The current data strategy is essentially to keep everything in memory and back it up to boltdb as a failsafe only. This has a few issues, including long startup times, long save pauses, inability to share data between multiple instances, etc.
We would like to move to using a redis datastore for bosun state data, but also don't want to alienate users who prefer a standalone application. ledisdb allows us to have a in-proc redis-compatible data store. A standard redis client can be used to talk to it, or can be pointed at a real redis server.
redisHost = myRedis:6379
ledisDir = /opt/bosun/ledis_data
default setup is ledisDir = ledis_data
ledisDir = ledis_data
I strongly recommend setting one of the above config items before rolling this change.
We will likely only convert one data structure at a time in order to test things thoroughly.
This pr only migrates metric-metadata.
Read through the changes, nothing jumps out except the unused import statement that I commented about. Some more notes:
ledisDir = ../ledis_data
An hour in and the metadata tab started working, so I think it is just an scollector metadata issue.
The series type = auto and /api/metadata/get?metric=bosun.collect.sent route missing rate details mentioned above are still occurring.
Confirmed the series type is being set correctly now, but if I query for something that doesn't have a rate metadata I would expect to get the error message indicated above. It seems to just default to gauge now instead of warning that you have to manually select one.
Not sure if you still want comments here or on the other PR.
Converting metadata storage from in-memory to a redis-based model.
@gbrayut this should be the authority now, and should build. Dependencies have been previously vendored.
looks good now, the graph tab displays the correct error when there isn't metadata for gauge/counter.
Probably ready to start testing this on branchbosun, just make sure to check the host metadata tab to see if anything stops working there. I'm out in Seattle next week but ping me if you run into any issues.

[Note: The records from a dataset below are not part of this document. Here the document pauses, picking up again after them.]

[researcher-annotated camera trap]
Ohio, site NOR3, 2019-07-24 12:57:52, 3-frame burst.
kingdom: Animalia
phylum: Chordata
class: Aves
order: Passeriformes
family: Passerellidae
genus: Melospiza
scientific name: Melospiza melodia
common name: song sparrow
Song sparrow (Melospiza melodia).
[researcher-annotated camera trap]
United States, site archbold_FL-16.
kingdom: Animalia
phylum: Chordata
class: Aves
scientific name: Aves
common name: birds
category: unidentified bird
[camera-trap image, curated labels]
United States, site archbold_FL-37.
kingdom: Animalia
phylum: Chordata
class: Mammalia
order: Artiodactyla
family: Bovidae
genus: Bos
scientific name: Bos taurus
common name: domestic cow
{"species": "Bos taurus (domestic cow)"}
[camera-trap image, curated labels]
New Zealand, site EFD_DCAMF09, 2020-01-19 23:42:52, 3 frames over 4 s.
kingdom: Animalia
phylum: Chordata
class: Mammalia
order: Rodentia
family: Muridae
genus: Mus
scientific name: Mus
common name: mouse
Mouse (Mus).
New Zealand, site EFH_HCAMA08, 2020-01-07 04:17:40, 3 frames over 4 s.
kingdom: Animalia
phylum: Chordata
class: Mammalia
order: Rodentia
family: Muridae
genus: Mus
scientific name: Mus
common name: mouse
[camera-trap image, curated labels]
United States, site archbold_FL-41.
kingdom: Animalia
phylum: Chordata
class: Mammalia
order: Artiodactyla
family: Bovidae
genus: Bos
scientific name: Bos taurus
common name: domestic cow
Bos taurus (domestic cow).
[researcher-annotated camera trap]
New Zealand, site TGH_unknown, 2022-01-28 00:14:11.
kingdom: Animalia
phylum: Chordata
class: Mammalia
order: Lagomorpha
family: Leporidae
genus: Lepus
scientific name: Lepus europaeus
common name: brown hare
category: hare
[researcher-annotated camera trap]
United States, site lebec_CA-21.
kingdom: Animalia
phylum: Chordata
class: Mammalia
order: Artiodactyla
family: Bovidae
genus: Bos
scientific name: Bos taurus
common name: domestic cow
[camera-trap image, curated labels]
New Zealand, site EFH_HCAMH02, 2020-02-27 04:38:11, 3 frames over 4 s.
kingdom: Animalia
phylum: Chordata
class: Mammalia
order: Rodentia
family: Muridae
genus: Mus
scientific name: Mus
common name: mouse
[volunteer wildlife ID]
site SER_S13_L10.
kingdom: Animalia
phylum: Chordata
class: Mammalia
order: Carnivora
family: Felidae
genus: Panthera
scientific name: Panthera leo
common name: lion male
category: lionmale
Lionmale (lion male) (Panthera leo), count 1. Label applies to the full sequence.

not deleting from bolt, just setting flag.
Setting reds clientname
So, just to make sure I'm understanding this correctly, if we were to configure Bosun to interface with Redis, we'd be able to share the data across multiple Bosun instances and thus have a team of Bosun instances handling the work or am I completely off here?
@krutaw Redis does not give us clustering. It does position us to have a redis replica, and instance of bosun that only reads the state. But I don't think we were looking towards active-active, the redis readonly replica would at least seem to be the next logical step for us, but not there yet.
The main reason we brought in redis was performance. We had everything in big blobs, and lock times would cause 30 second delays in places as we started to grow our instance.
That makes alot of sense. Is that something that is on the radar or more to the point, how do you guys handle the whole "High Availability" question regarding Bosun internally?
Currently manual failover and backups. Bosun also has to restart to change the config, which causes about a 20 second gap as it loads all the last data points from redis (although if you don't index your data to bosun, this doesn't mater).
In general though, I posted this earlier this week to show what we do at Stack: http://kbrandt.com/post/bosun_arch/
AWESOME post, seriously, thank you. So quick question, how do you detect when the bosun instance needs to be rebuilt from backup/restarted/etc?